Wednesday, March 19, 2008

Molecular gastronomy day


Kitchens never cease to amaze me. Maybe it's because I suck in the kitchen, but I am fascinated with cooking shows. I watch the Food Network, get inspired and really believe I am the next Julia Child. When it comes down to it, though, I end up eating fat-free Triscuits and Laughing Cow lite cheese for dinner. (But, add a glass of wine to that and it's actually very French!)

Ever since Marcel (a.k.a Spike, from Gremlins) was on Bravo's Top Chef, I have been aware of molecular gastronomy. The best way I can explain it is that you take regular foods, sauces and the like, and then create various chemical reactions to get foams and crazy juices. 
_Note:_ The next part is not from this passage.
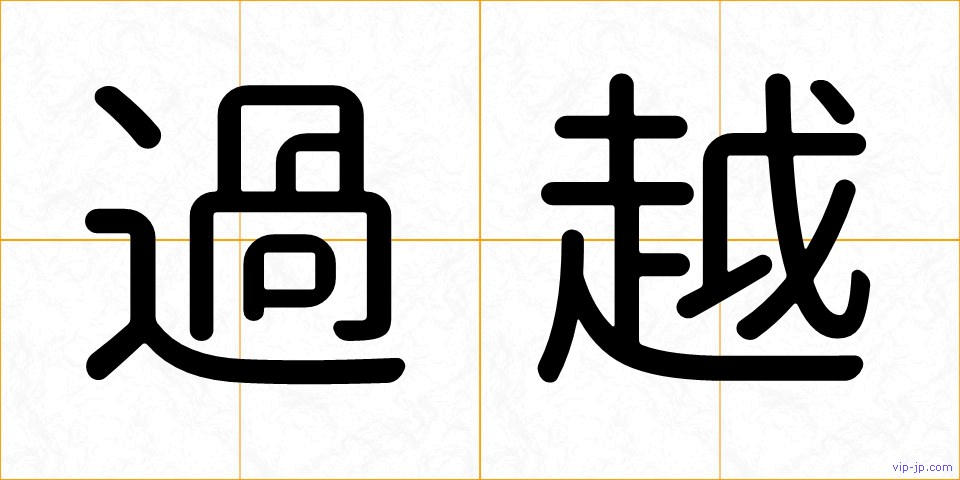 過越の画像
I maintain I could get foams and crazy juices in food without either 1) attending culinary school or 2) trying, but that's just my amazing kitchen prowess. For instance, yesterday I caught another burner on fire with a Pasta Roni boilover, therefore, I created effortless foam.
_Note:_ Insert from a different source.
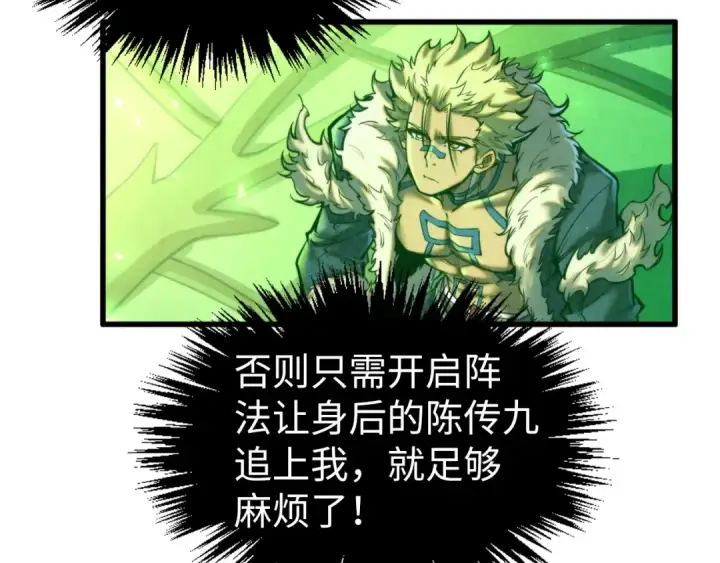 漫画《这一世我要当至尊》第355话 水月镜花第140张图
Today on Good Eats, Alton Brown made souffle, all the while explaining the chemical reactions that must occur in order for optimum finished food fluff. (I came up with that alliteration, not Alton, but he's welcome to it for a consulting fee.) I figured I could give it a whirl, after all, how hard could it be to bake puffy eggs?

I kept trying to whip egg whites and it just wasn't working. When I finally got a few of them to sort of form stiff peaks (which always makes me laugh when I say "stiff peaks"), I thought that would work. "Nay," said the little chef; a dozen eggs later, I had a gooey egg mess that had partially solidified to only one side of the baking dish. Damn you molecular gastronomy, this is why I shun the sciences. Chemistry is not my friend and eggs are dirty bitches.
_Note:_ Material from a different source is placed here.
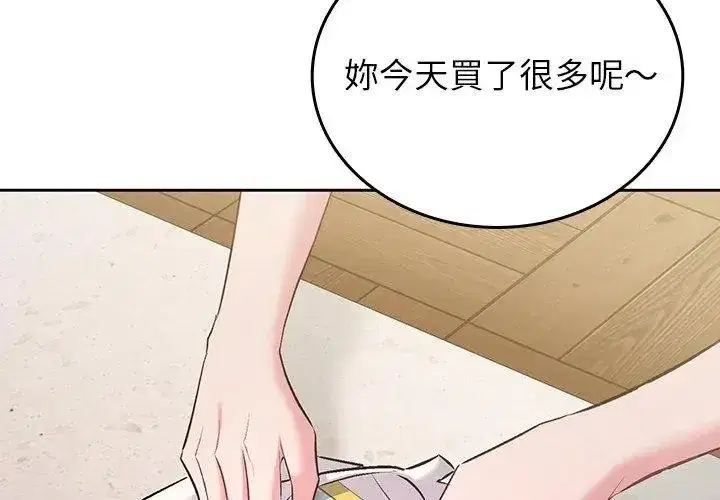 第19話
I went to the gym, I went to the grocery store and despite my best efforts earlier this evening, I ate fat-free Triscuits and Laughing Cow lite cheese for dinner. Merde totale.

4 comments:

1979 semi-finalist said...

"Chemistry is not my friend and eggs are dirty bitches"

BWAH! Best thing I've read in over 100 years!

Holly said...

Thanks Kel! I now have another century to come up with something funny!

kris said...

The Good Eats recipes on the Food Network website are sometimes changed for unfathomable reasons. And sometimes those changes can lead to wholly disastrous results. (Or at least an inedible dish).

Most of the episodes (including Quantum Foam) have been transcribed over on the Good Eats Fan Page. The transcripts are pretty spot on, and a much better source for finding the correct recipe.

You know what's sad? I didn't even have to look up the name of the episode. I knew it just from the recipe you were making.

Holly said...

And now, Kris, my new nickname for you is "Quantum Foam."